Dans son dernier ouvrage, Terre et Ciel, M. Jean Reynaud, après avoir réfuté le mythe d’Ève et de la pomme, trop grossier à ce qu’il paraît pour sa raison, continue en ces termes :

« Quelles qu’aient été au juste l’espèce et les circonstances de la première faute commise, je n’avouerai pas moins que cette faute constitue un fait capital dans les annales de la terre. Par elle une révolution s’opère : le régime de la planète se transforme ; le principe du mal, absolument étranger jusqu’alors à cette résidence, s’y introduit et y jette les fondements de son règne terrible. L’instant est solennel ; et pour Dieu, qui mesure les événements, non dans leurs apparences, mais dans leurs suites, il y a là un coup prodigieux, et qui ne vient pas de lui.

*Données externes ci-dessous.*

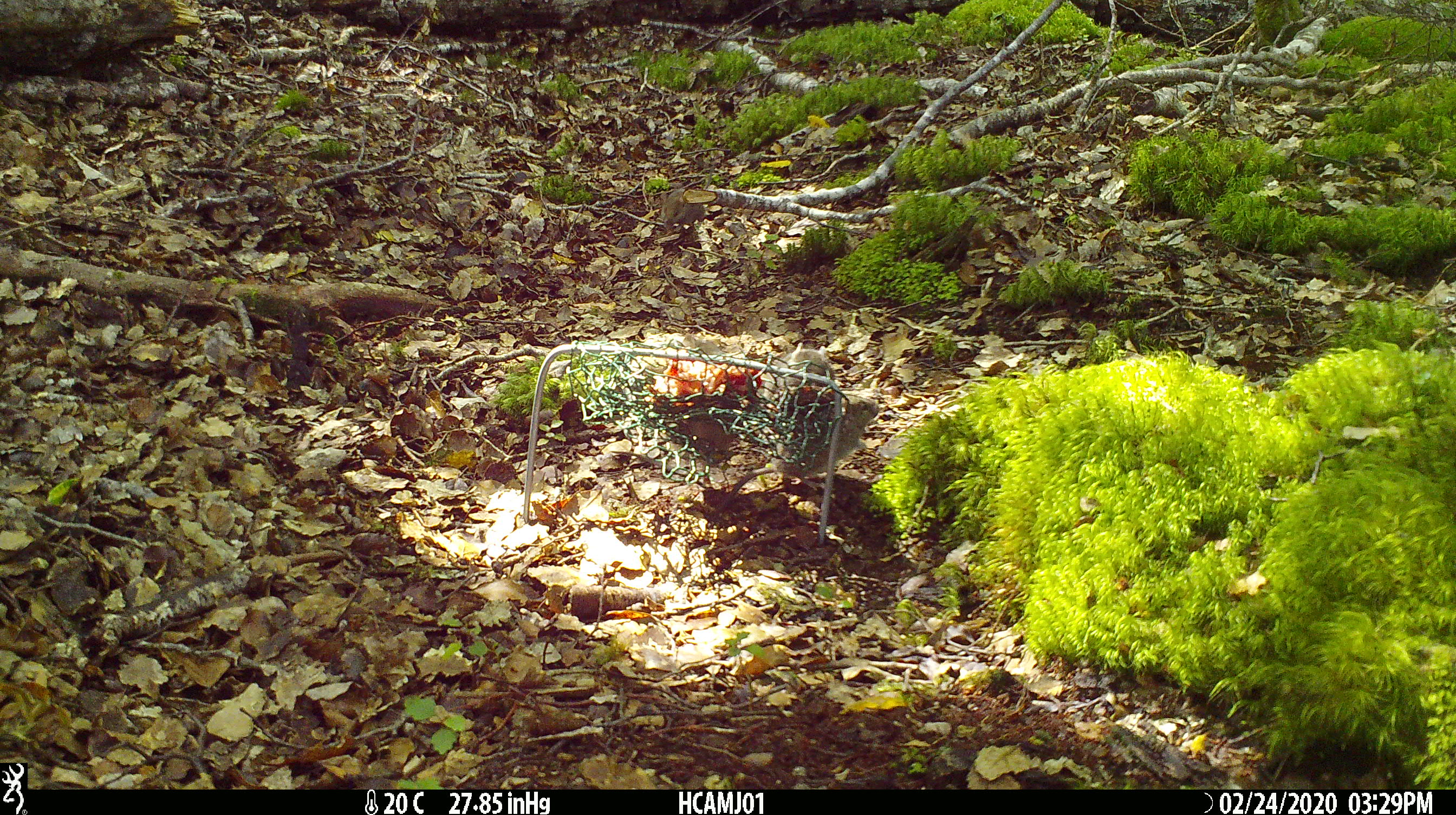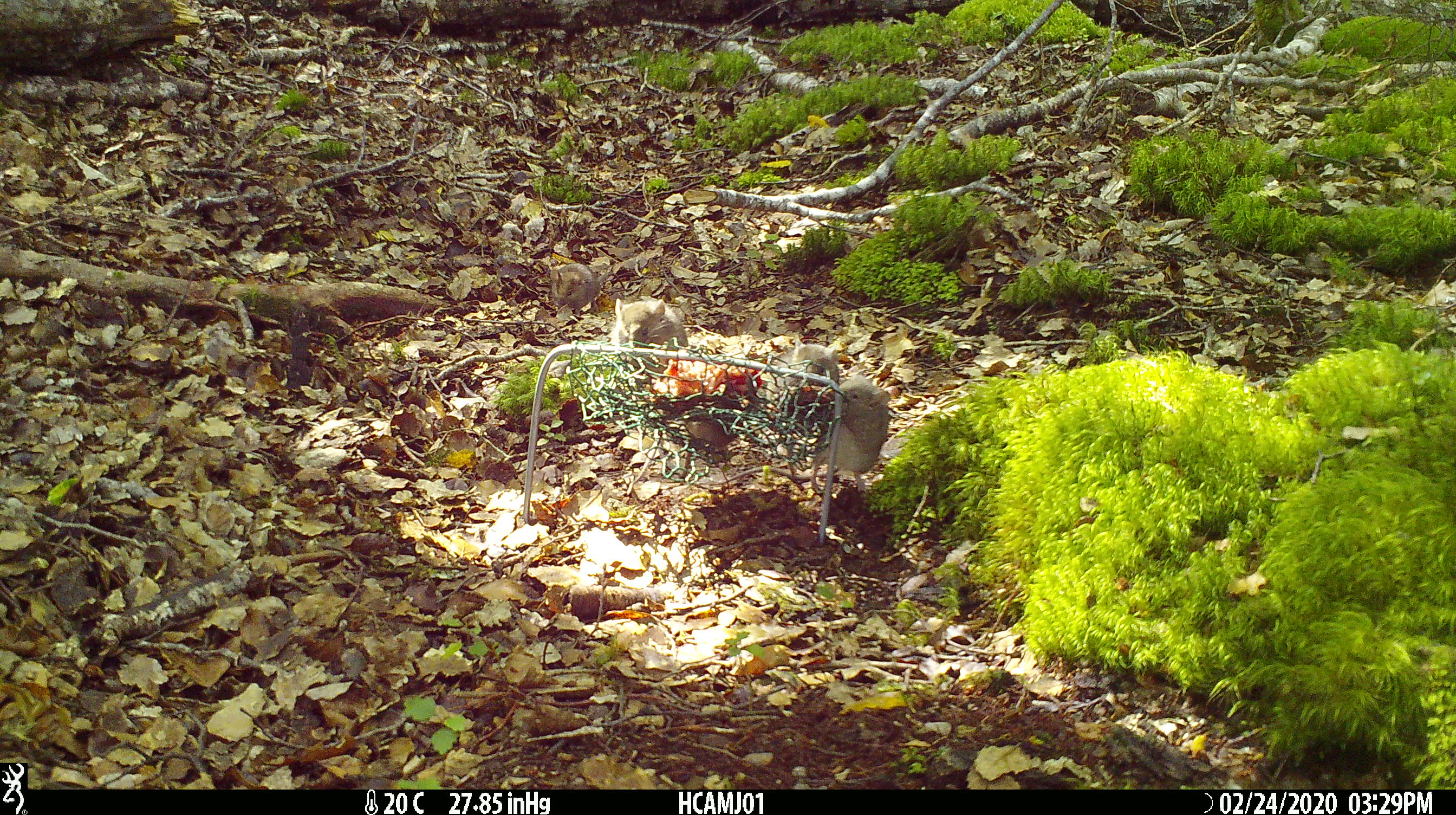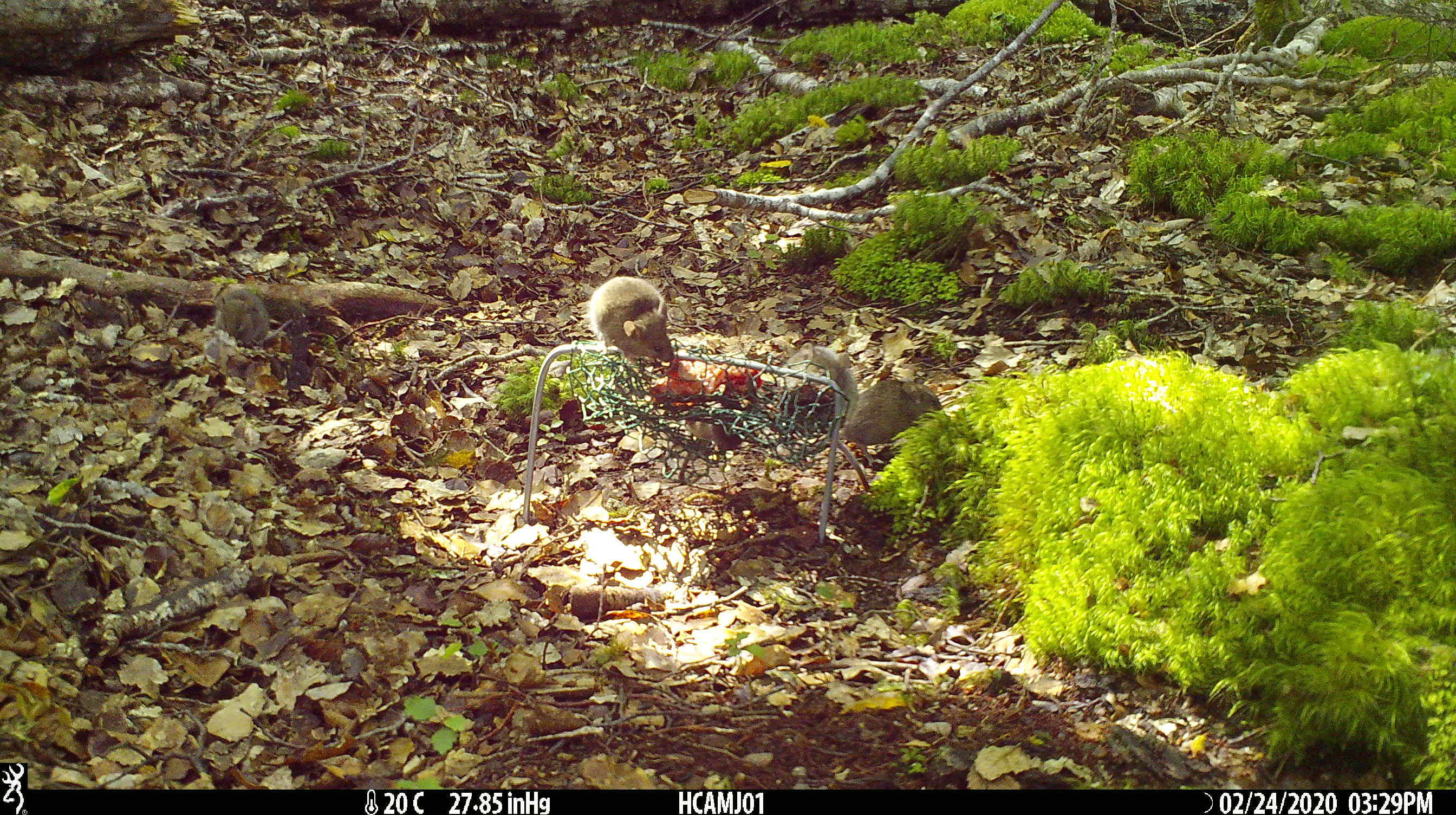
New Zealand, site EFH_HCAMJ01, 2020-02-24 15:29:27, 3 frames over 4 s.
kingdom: Animalia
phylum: Chordata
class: Mammalia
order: Rodentia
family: Muridae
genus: Mus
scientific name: Mus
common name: mouse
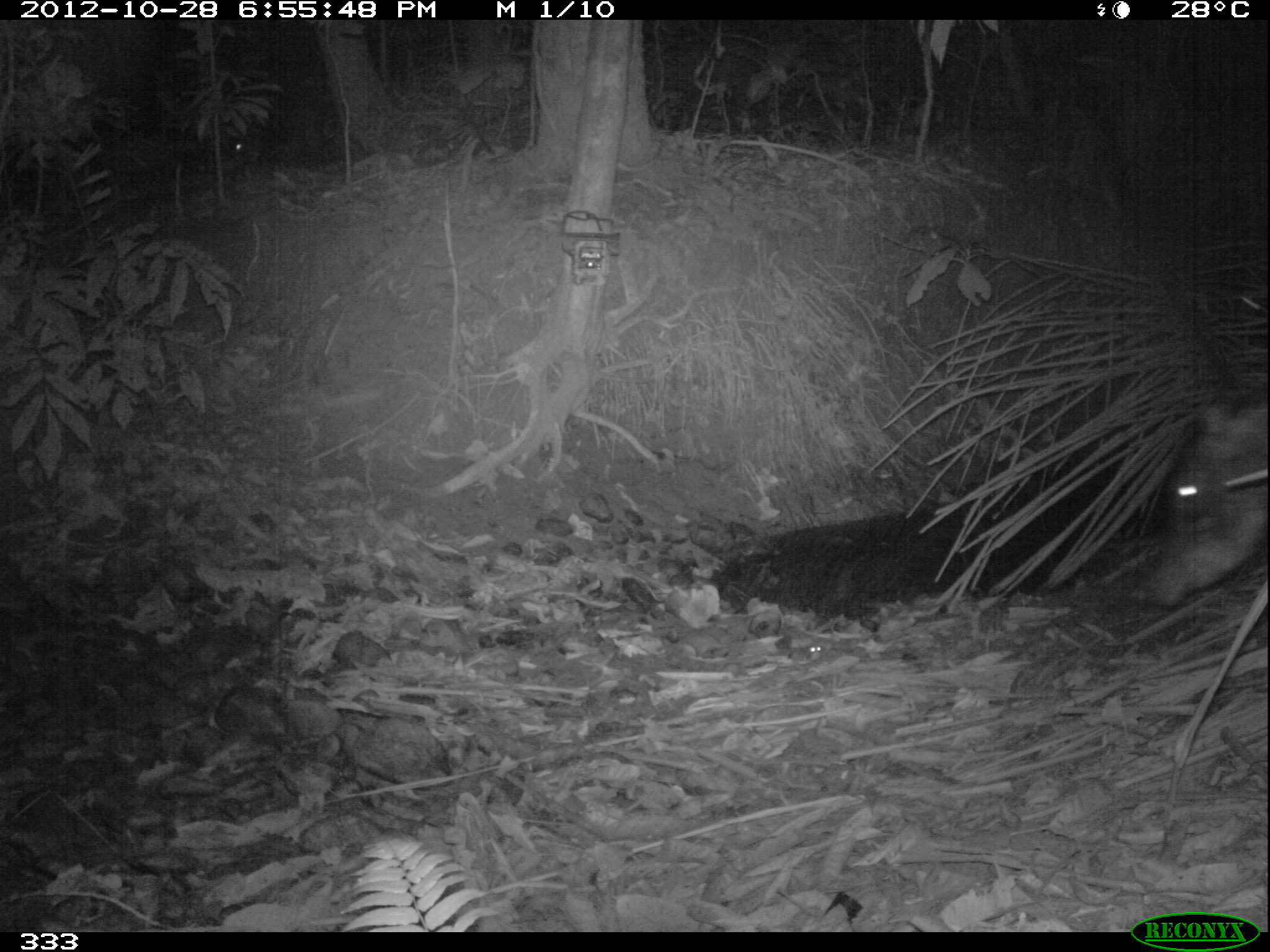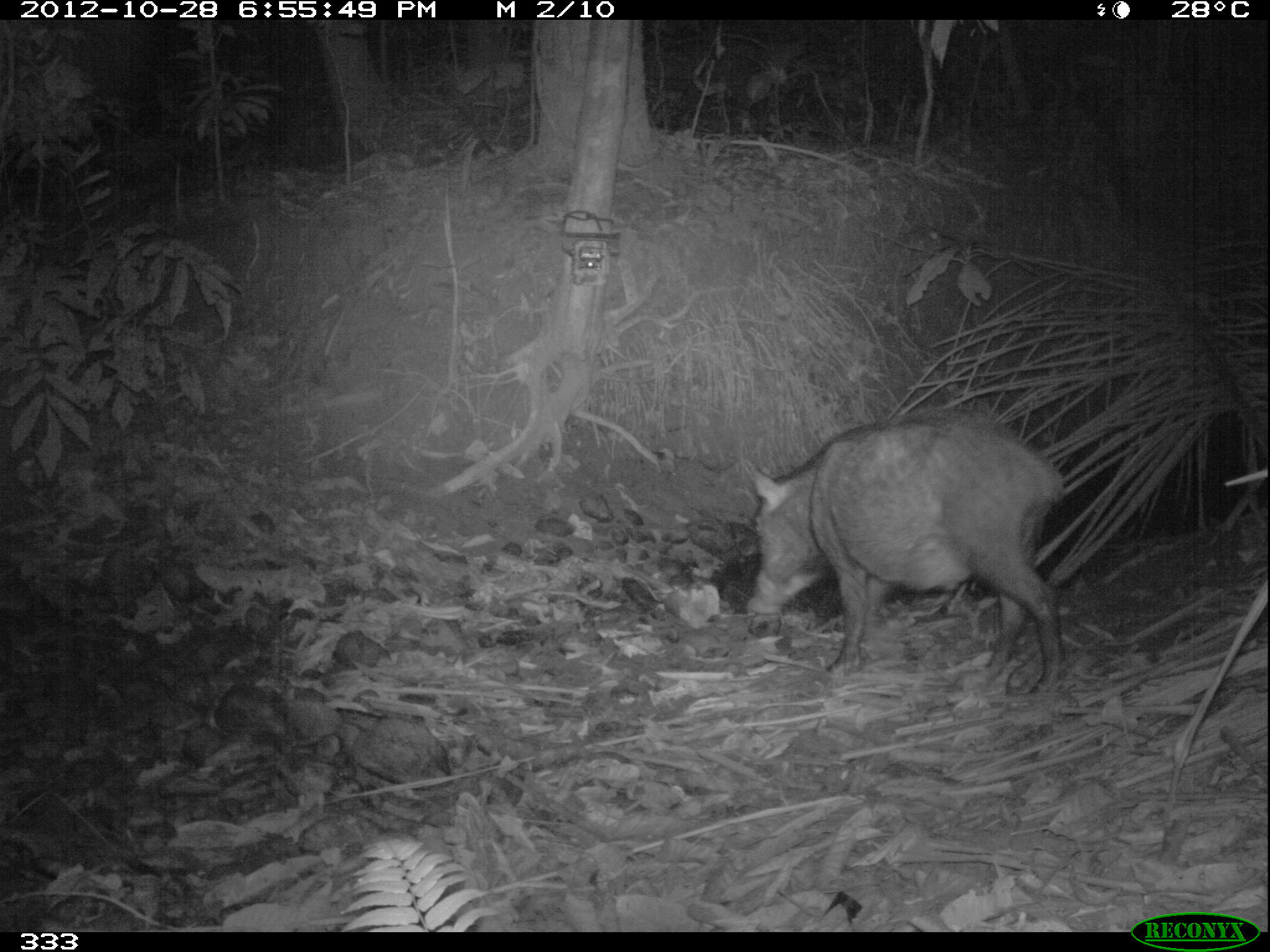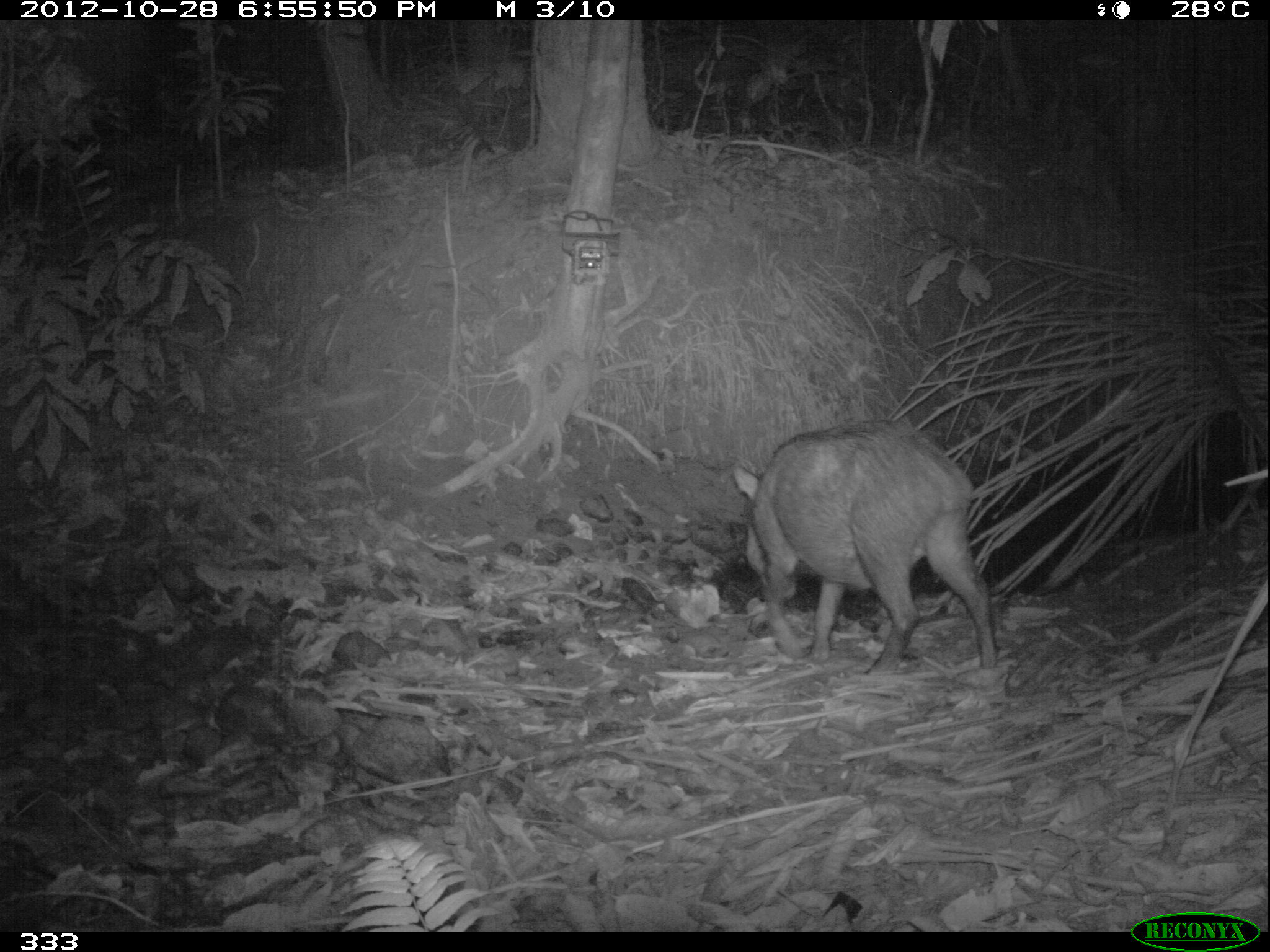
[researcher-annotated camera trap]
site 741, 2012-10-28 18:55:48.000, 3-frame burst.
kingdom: Animalia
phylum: Chordata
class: Mammalia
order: Artiodactyla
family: Tayassuidae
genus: Tayassu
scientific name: Tayassu pecari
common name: white-lipped peccary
Tayassu pecari (white-lipped peccary).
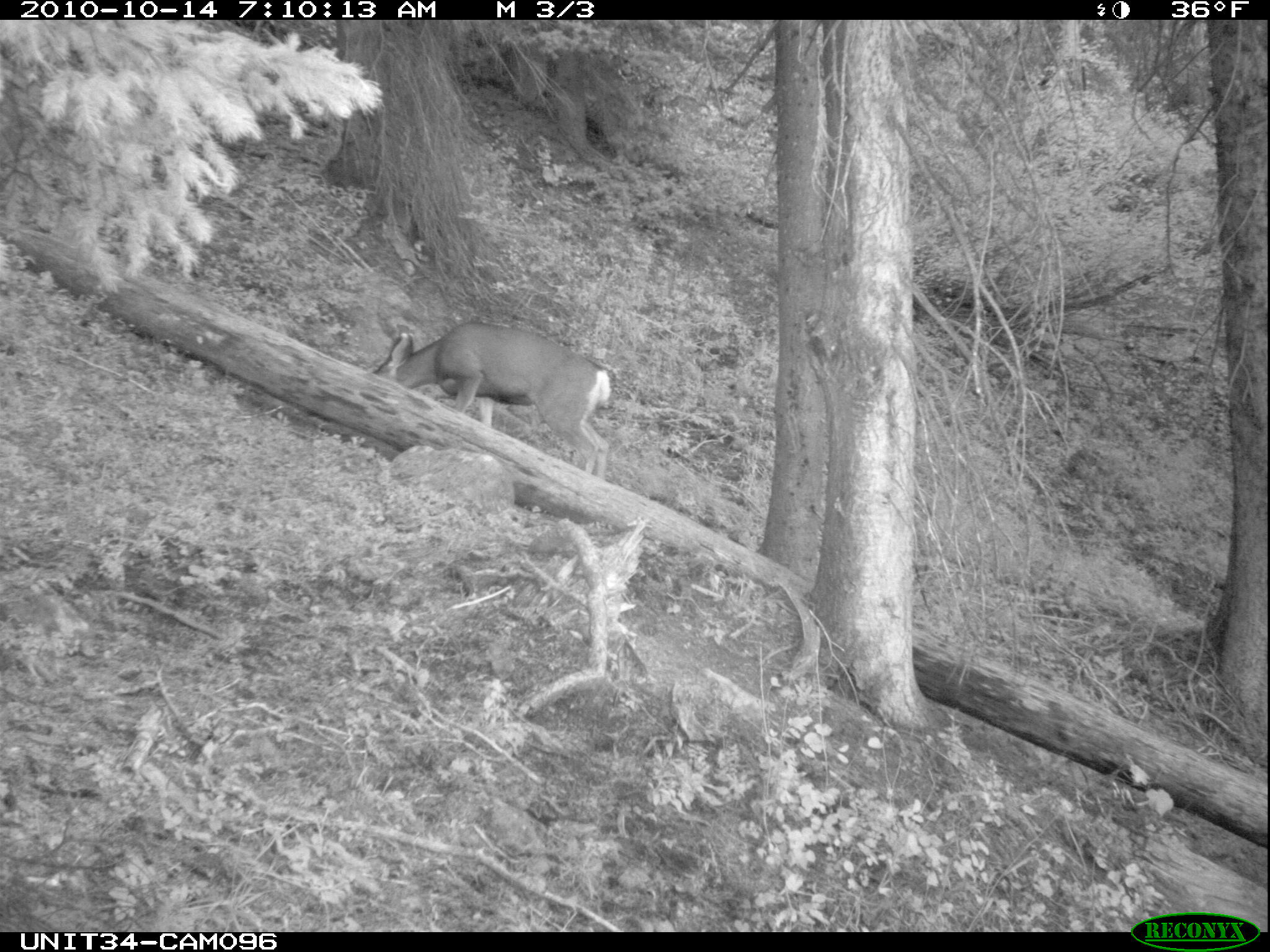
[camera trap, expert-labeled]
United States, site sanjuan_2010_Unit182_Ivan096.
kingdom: Animalia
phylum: Chordata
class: Mammalia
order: Artiodactyla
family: Cervidae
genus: Odocoileus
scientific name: Odocoileus hemionus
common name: mule deer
Odocoileus hemionus (mule deer).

Dieu condamne donc, car il voit dans ce seul terme la chute de tous les hommes et toute la série de leurs égarements à venir… » (Terre et Ciel, p. 205.)

Quelle différence, pour un esprit philosophique, entre la théologie de M. Jean Reynaud et celle du prêtre qu’il s’efforce d’endoctriner ? De bonne foi, le dogme chrétien tient-il à la pomme ou à la pêche, car on n’est pas d’accord sur le fruit, et non pas plutôt à la désobéissance, quel qu’en ait été l’objet ? Et valait-il la peine de censurer le récit biblique, pour conclure ensuite dogmatiquement comme l’Église ?

L’autre exemple est encore plus instructif.

Parmi les nouvelles sectes, aucune ne s’est élevée avec plus de force contre le dogme de la déchéance que celle des saints-simoniens. Dans l’ardeur de sa négation, elle est allée jusqu’à diviniser le principe dont l’ancienne théologie faisait la cause du péché, à savoir la chair. Sainteté égale de la chair et de l’esprit, de l’âme et du corps, tel est le point de départ du saint-simonisme.